**Task directions:** Resume the forum post below on Keynesian monetary policy and quantitative easing, continuing after its final sentence; the data that follows the post is not part of it.

**Text passage:**
________________________
To: Wharf Rat who wrote (145279)9/15/2014 1:04:22 PM
From: RetiredNow  Read Replies (3) | Respond to of 149317
 
The Great Keynesian Lunacy is Finally Beginning to End… For Now

Generally since 1999, and especially since 2008, the financial world has been dominated by Keynesian lunacy. Collectively, Central Banks have cut interest rates over 500 times and printed more than $12 trillion combating a brief 9-12 month period of deflation.

The pinnacle of this madness hit the US in 2012 when the Fed announced an ongoing QE 3 and QE 4 programs. However, globally, we hit peak Keynesian insanity in Japan in April 2013 when the Bank of Japan announced a $1.4 trillion QE program. For clarity’s sake, this represented a single QE program equal to 28% of Japan’s GDP.

The results speak for themselves. Japan saw about an uptick in economic growth for two quarters before the whole thing fell apart. Household spending is down 6% year over year in July 2014. Japan’s economy shrank at an annualized rate of nearly 7% in the second quarter of 2014.
________________________
**Data excerpt:**
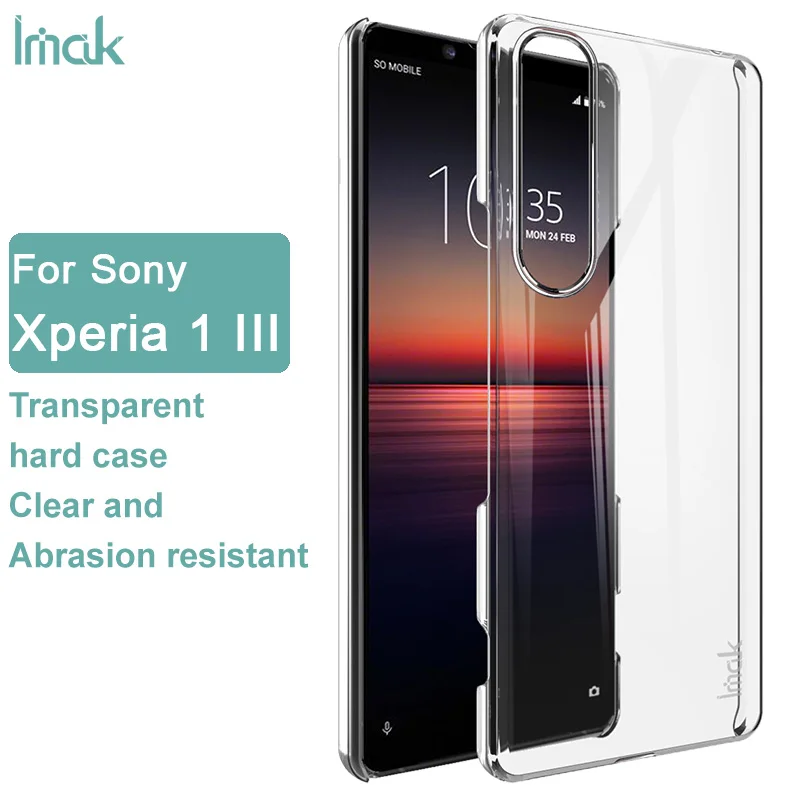 Чехол IMAK Crystal Case II Pro для Sony Xperia 1 III
Чехол IMAK Crystal Case II Pro для Sony Xperia 1 III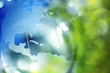 Blue and green earth background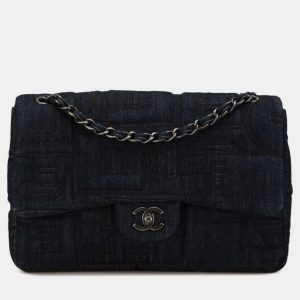 Chanel Indigo Blue Denim Perfume Embroidery Chain Shoulder Bag, Shoulder Bags - Luxury Closet catalog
________________________
**Written answer:**
The rest of the world hasn’t fared much better. This is, hands down, the weakest recovery on record since the Great Depression. By the Fed’s own admission unemployment is only lower 0.13% better thanks to its insane policies. The negative consequences have been horrific: with interest rates at 0% those depending on interest income (retirees and others) have been screwed while the wealthy elite have been able to leverage up to increase their wealth dramatically.

In a nutshell, we’ve found that global Central Bank’s Keynesian policies:

1) Failed to create sustainable economic growth

2) Increased wealth disparity and concentrated wealth and assets in the hands of the few

3) Wasted trillions of dollars in capital

With the Fed looking to end QE completely in October the Keynesian lunacy is finally beginning to end… for now. Between this and the ECB’s decision to cut interest rates to negative, the US Dollar has now rallied for 9 weeks straight.



A strong dollar has historically been stock negative. Which is why the massive stock market bubble is looking more and more precarious:



Buckle up. Big trouble is brewing.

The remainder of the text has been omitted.